— Begin PAGE —

Our national legislation provides for three forms of legal liability for the offence
of unfair competition, such as civil, administrative and criminal liability.

Civil liability.

The act of unfair competition includes the objects of intellectual

property, which are exclusive rights, and unfair trade practices, which are the
subject of competition law. If we analyze the issues of legal responsibility for
unfair competition in respect of these two objects, it is known that the
ownership of exclusive rights is a civil law relationship, which gives the right
holder the opportunity to apply civil law protection measures. On the other
hand, protection against unfair competition, which is the object of competition
law, is of public nature and does not protect the interests of individual market
participants aimed at ensuring the fairness of competition.
Nevertheless, civil liability can be effectively used as a means of legal protection
against unfair competition in commercial relations. First of all, to qualify unfair
competition as a civil law offence it is necessary to determine the presence or
absence of liability conditions that allow it.
Uzbek legal scholar O. Okyulov defined a civil offence as a violation of rights and
legitimate interests of civil law subjects as a result of illegal actions, causing
material and moral harm to subjects. That is, it is specified that the action or
inaction of subjects, which violates the rights of other participants of civil
relations and causes them harm, is a civil tort.

— End PAGE —
— Begin RECORDED DATA —

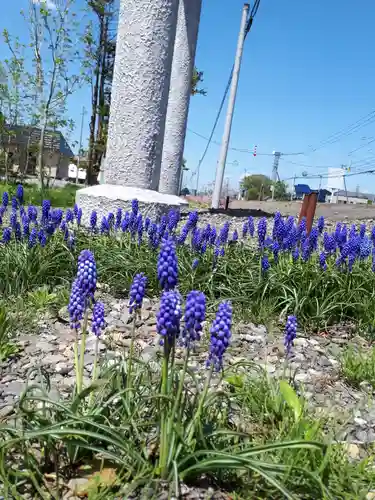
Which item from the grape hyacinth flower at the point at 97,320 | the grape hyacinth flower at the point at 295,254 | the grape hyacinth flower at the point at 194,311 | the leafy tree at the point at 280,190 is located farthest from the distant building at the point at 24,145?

— End RECORDED DATA —

GOAL
Which three forms of legal liability for the offense of unfair competition does the national legislation provide for, according to the text on unfair competition?

SOLUTION FOR THIS EXERCISE
Civil, administrative and criminal liability.